Work to complete: What is needed is an exact copy of the records below, with the pictures left out.
· · · · ·
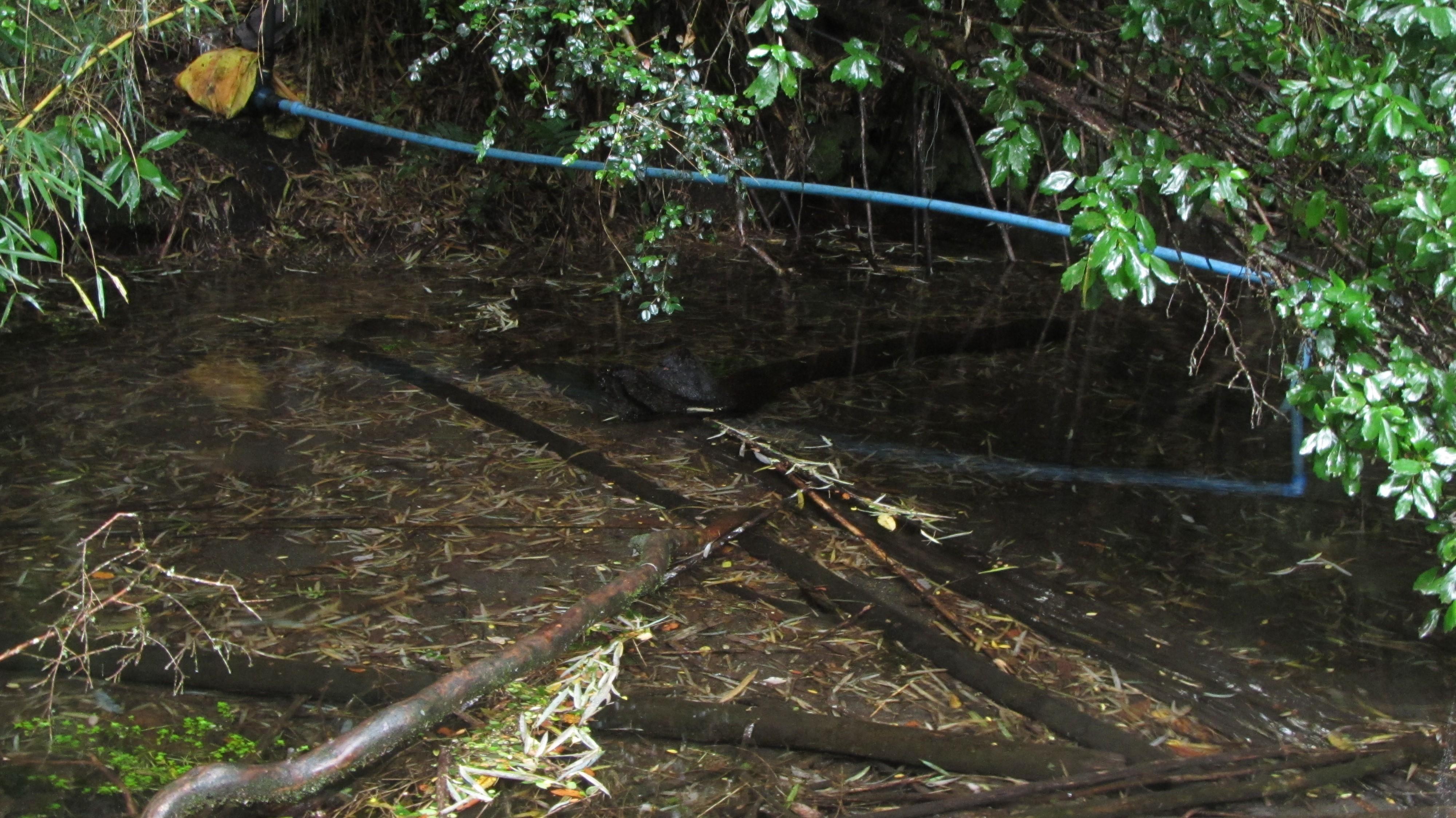 Bomba de agua que abastece a parte de la comunidad Mariano Millahual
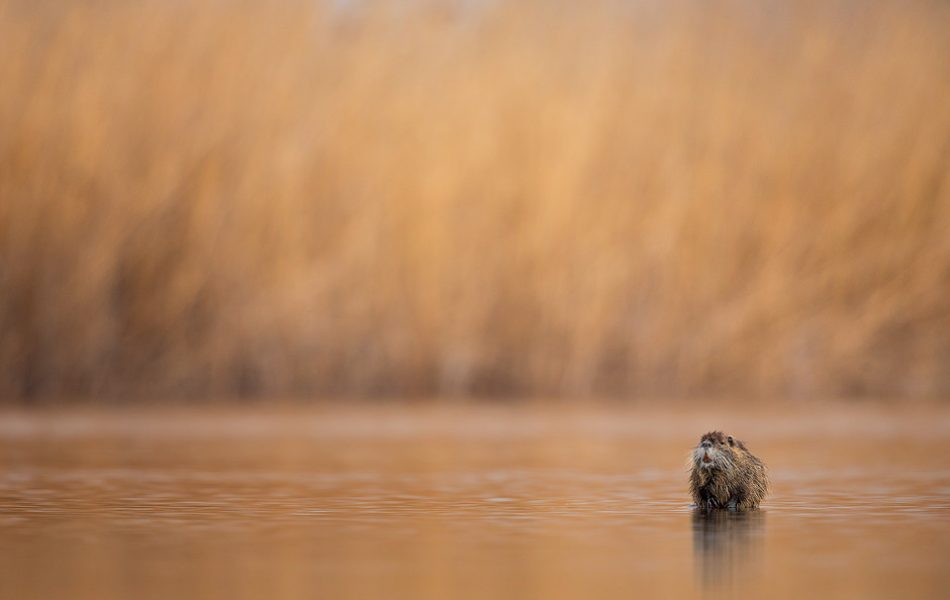 Nutria standing on a submerged log in front of the reedbed near Lake Kerkini, Northern Greece. Whilst on the hunt for new and interesting local wildlife around Lake Kerkini we discovered a thriving population of Nutria. These large semiaquatic rodents can reach a metre in length and weigh up to 9kg. Originally native to South America, they have since been introduced around the world.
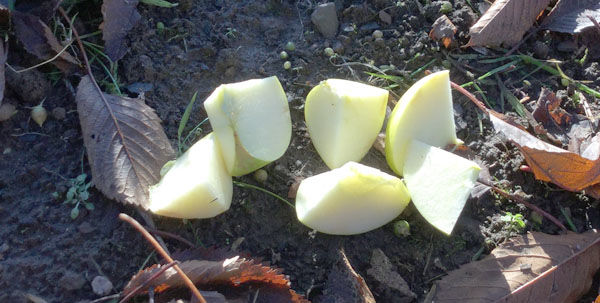 Apple pieces on ground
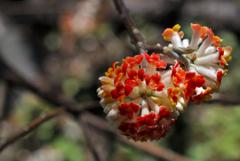 名刹の輝花…2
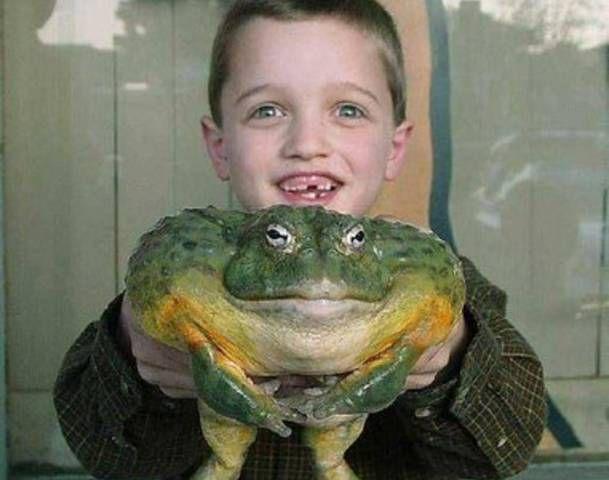 biggest-frog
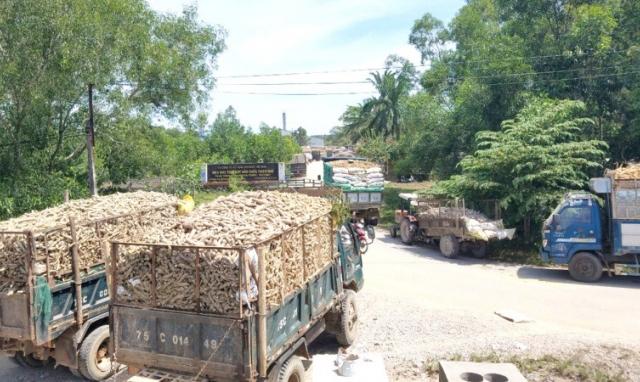 """Nông dân Thừa Thiên-Huế """"vật vã"""" xếp hàng chờ bán sắn"""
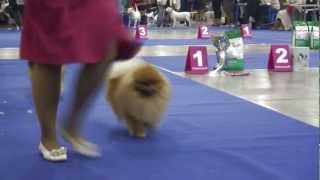 Трейлер Россия 2012 Russia 2012 international show pomeranian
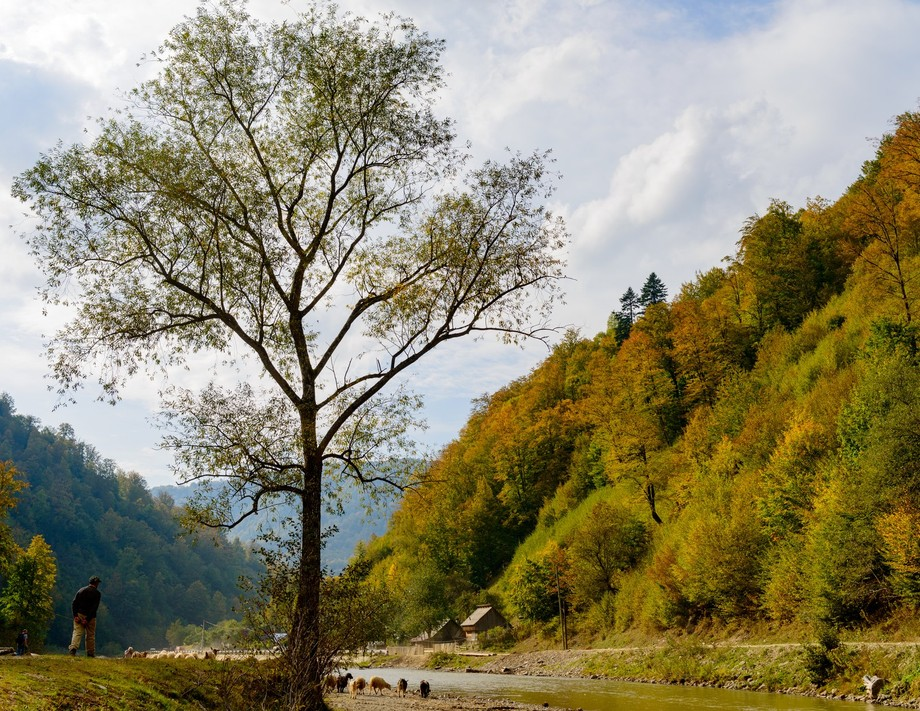 A shepherd brings his flock down to the river to drink in the shadow of this magnificent tree.  Autumn in the Wasser river valley Carpathian Mountains Maramures Roumania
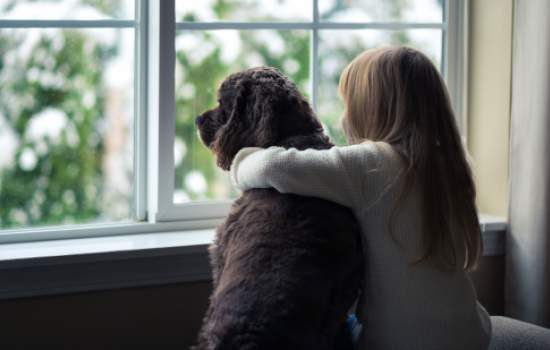 Girl and her dog in the window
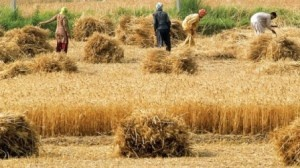 Rice Exporters Of Pakistan: According to the most recent calculated aphorism of United Nations has been revealed that every eighth person of the world is facing hunger each day. Grains are used as cor...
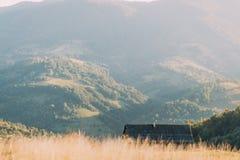 Góra krajobraz z jedlinowymi drzewami, drewnianymi ogrodzeniami i chałupą w Ukraina, fotografia stock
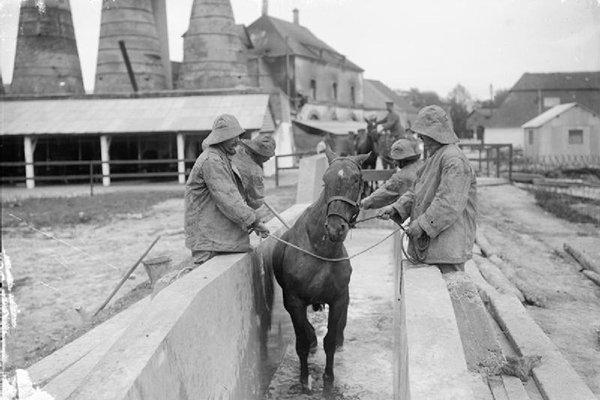 WWI horse skin disease treatment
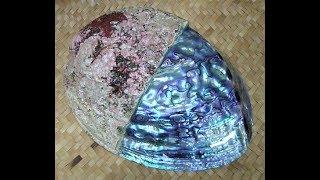 Muriatic Acid Versus Shells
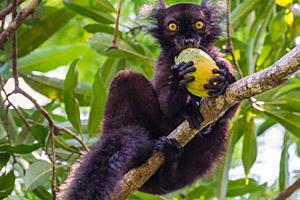schwarzer Lemur Madagaskar © byvalet | 123RF.com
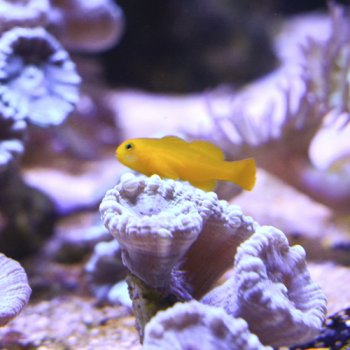 GOBY YELLOW CORAL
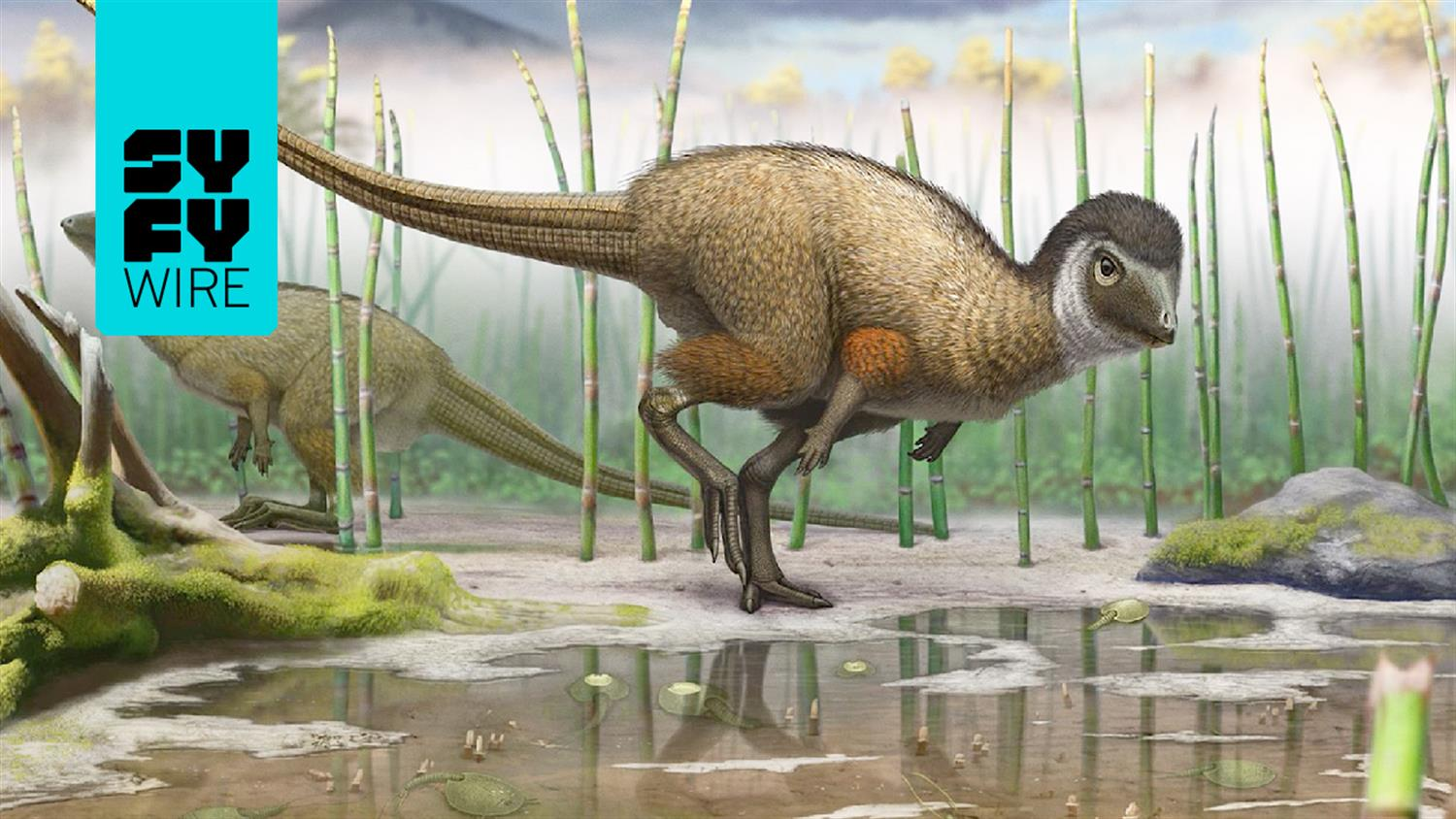 What Dinosaur Fossil Digging Is Really Like (Science Behind the Fiction)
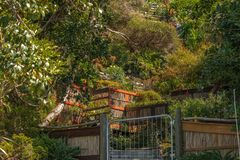 Giardino su un pendio molto ripido in Nuova Zelanda immagini stock libere da diritti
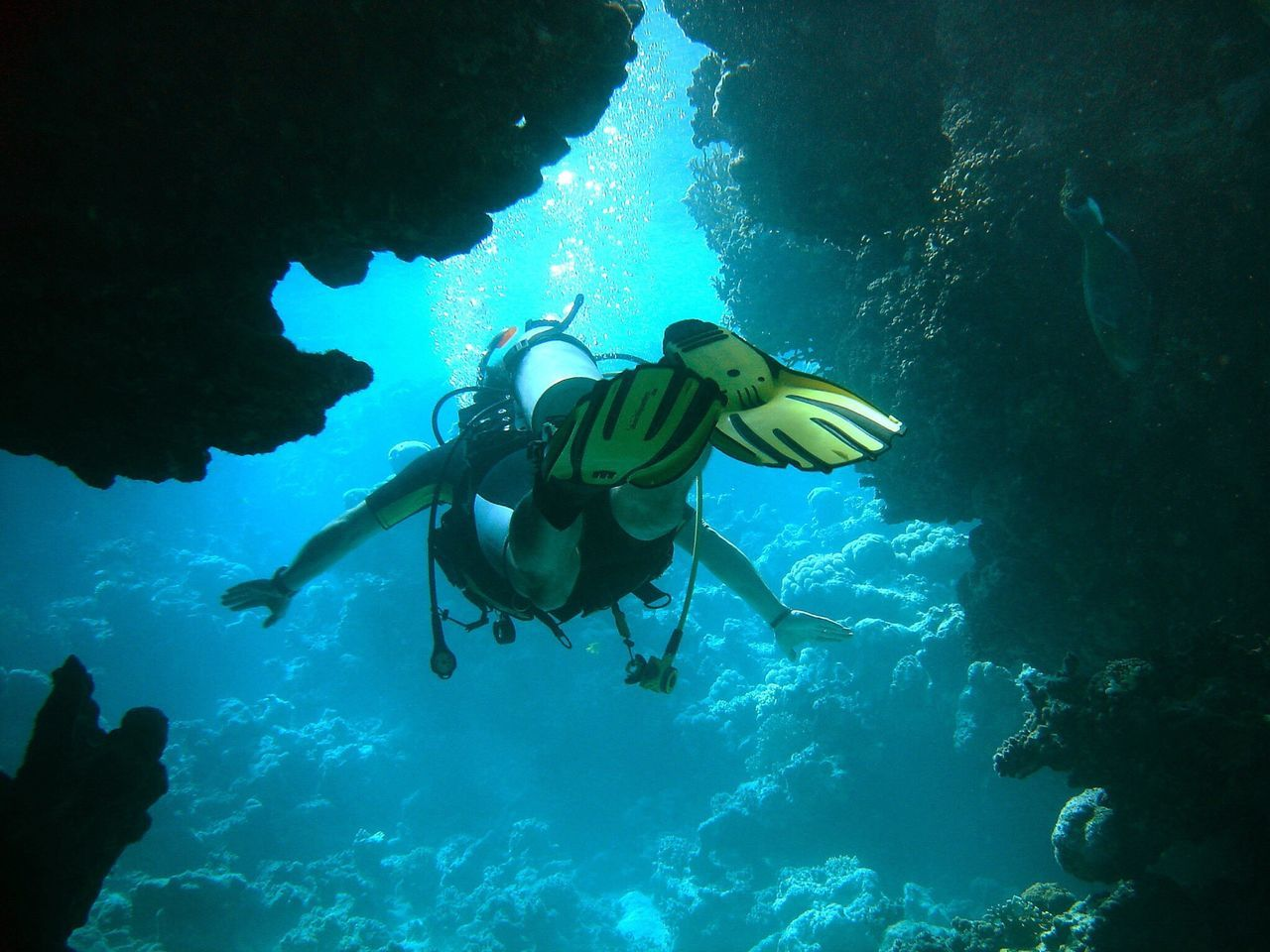 Beautiful stock photos of underwater, 45-49 Years, Adventure, Bubble, Coral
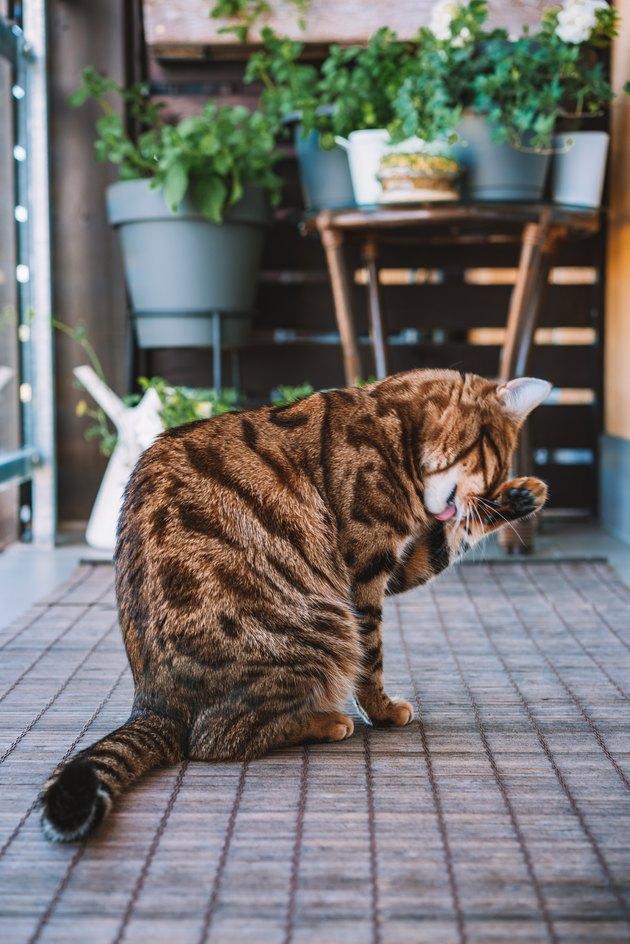 Beautiful bengal cat feeling sleepy or playful.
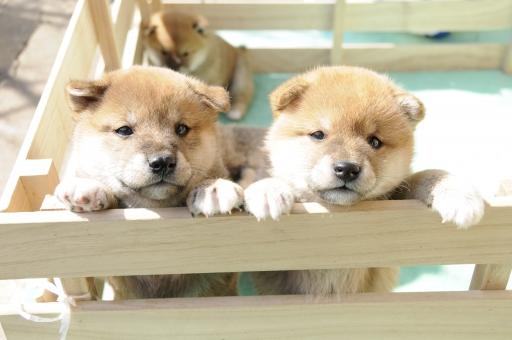 柴犬 仲良し 子犬 犬 赤ちゃん 信州柴 子供 日向ぼっこ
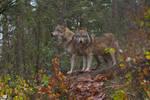 Grand Wolves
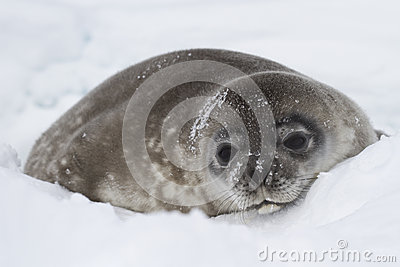Weddell seal pup lying in the snow of winter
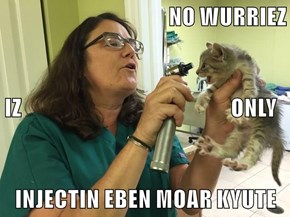 NO WURRIEZ IZ                                                  ONLY INJECTIN EBEN MOAR KYUTE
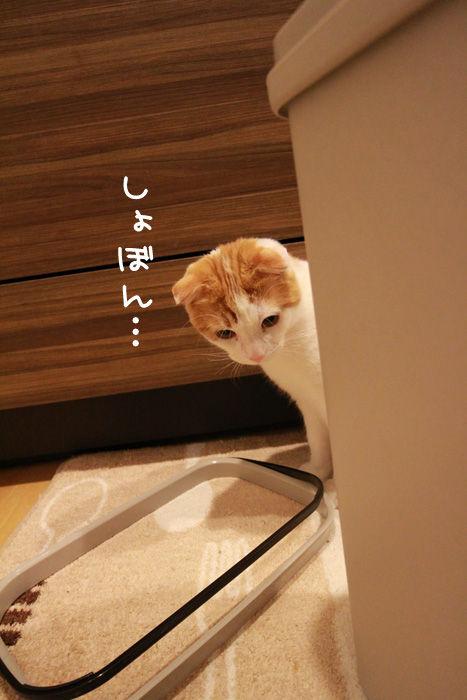 ゴミ箱で遊ぶ猫たち12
· · · · ·
Answer section:
 Bomba de agua que abastece a parte de la comunidad Mariano Millahual
 Nutria standing on a submerged log in front of the reedbed near Lake Kerkini, Northern Greece. Whilst on the hunt for new and interesting local wildlife around Lake Kerkini we discovered a thriving population of Nutria. These large semiaquatic rodents can reach a metre in length and weigh up to 9kg. Originally native to South America, they have since been introduced around the world.
 Apple pieces on ground
 名刹の輝花…2
 biggest-frog
 """Nông dân Thừa Thiên-Huế """"vật vã"""" xếp hàng chờ bán sắn"""
 Трейлер Россия 2012 Russia 2012 international show pomeranian
 A shepherd brings his flock down to the river to drink in the shadow of this magnificent tree.  Autumn in the Wasser river valley Carpathian Mountains Maramures Roumania
 Girl and her dog in the window
 Rice Exporters Of Pakistan: According to the most recent calculated aphorism of United Nations has been revealed that every eighth person of the world is facing hunger each day. Grains are used as cor...
 Góra krajobraz z jedlinowymi drzewami, drewnianymi ogrodzeniami i chałupą w Ukraina, fotografia stock
 WWI horse skin disease treatment
 Muriatic Acid Versus Shells
schwarzer Lemur Madagaskar © byvalet | 123RF.com
 GOBY YELLOW CORAL
 What Dinosaur Fossil Digging Is Really Like (Science Behind the Fiction)
 Giardino su un pendio molto ripido in Nuova Zelanda immagini stock libere da diritti
 Beautiful stock photos of underwater, 45-49 Years, Adventure, Bubble, Coral
 Beautiful bengal cat feeling sleepy or playful.
 柴犬 仲良し 子犬 犬 赤ちゃん 信州柴 子供 日向ぼっこ
 Grand Wolves
Weddell seal pup lying in the snow of winter
 NO WURRIEZ IZ                                                  ONLY INJECTIN EBEN MOAR KYUTE
 ゴミ箱で遊ぶ猫たち12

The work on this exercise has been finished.